### INPUT FOR THIS TASK
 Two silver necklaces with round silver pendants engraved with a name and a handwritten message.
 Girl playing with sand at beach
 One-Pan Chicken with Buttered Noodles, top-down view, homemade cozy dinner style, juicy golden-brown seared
* * *
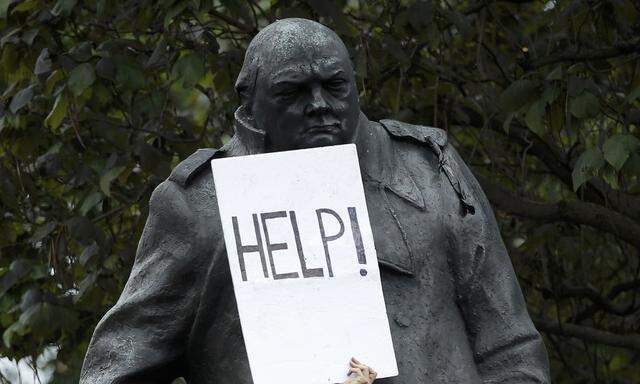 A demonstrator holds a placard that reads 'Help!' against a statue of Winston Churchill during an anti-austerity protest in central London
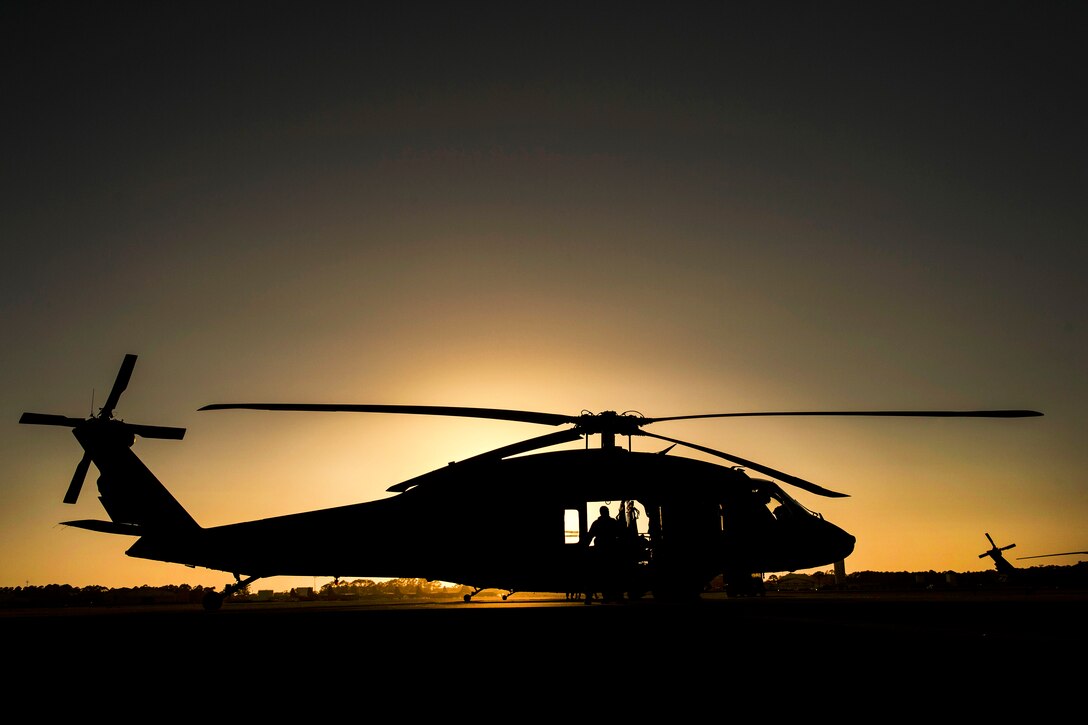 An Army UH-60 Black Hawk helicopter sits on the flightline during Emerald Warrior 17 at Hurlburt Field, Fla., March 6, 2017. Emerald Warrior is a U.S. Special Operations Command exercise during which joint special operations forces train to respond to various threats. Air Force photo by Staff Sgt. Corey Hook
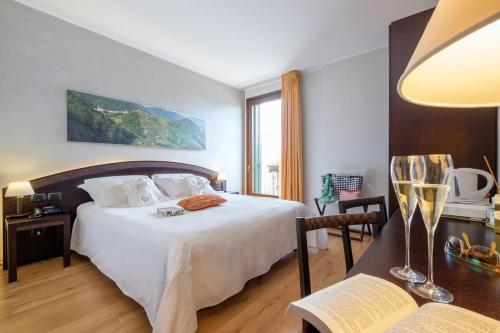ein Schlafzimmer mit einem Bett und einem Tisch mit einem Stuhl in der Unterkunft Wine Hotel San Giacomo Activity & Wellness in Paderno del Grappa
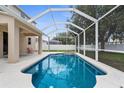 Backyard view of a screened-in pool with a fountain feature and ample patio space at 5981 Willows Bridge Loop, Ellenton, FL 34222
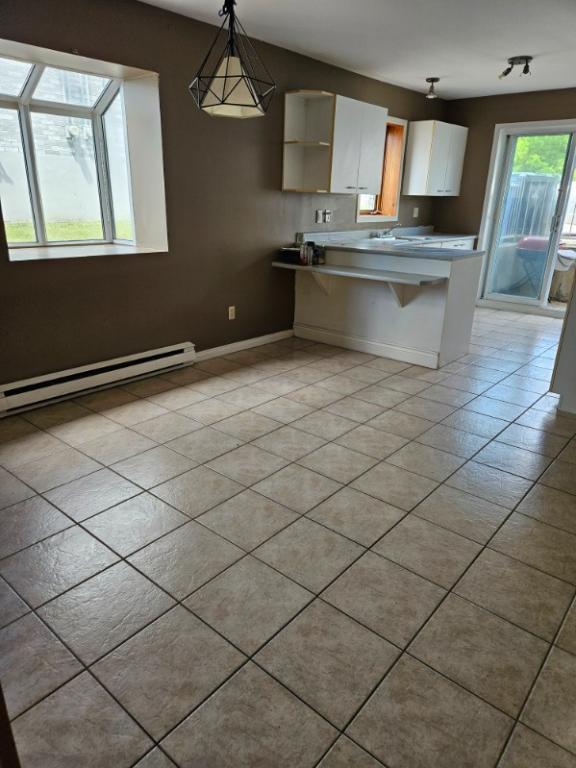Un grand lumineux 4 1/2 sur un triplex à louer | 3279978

### ACTIVITY
Copy only these lines from the records above, exactly: the one with "Backyard view of", the one with "Un grand lumineux", and those between. Skip the pictures.

### SOLUTION BELOW
 Backyard view of a screened-in pool with a fountain feature and ample patio space at 5981 Willows Bridge Loop, Ellenton, FL 34222
Un grand lumineux 4 1/2 sur un triplex à louer | 3279978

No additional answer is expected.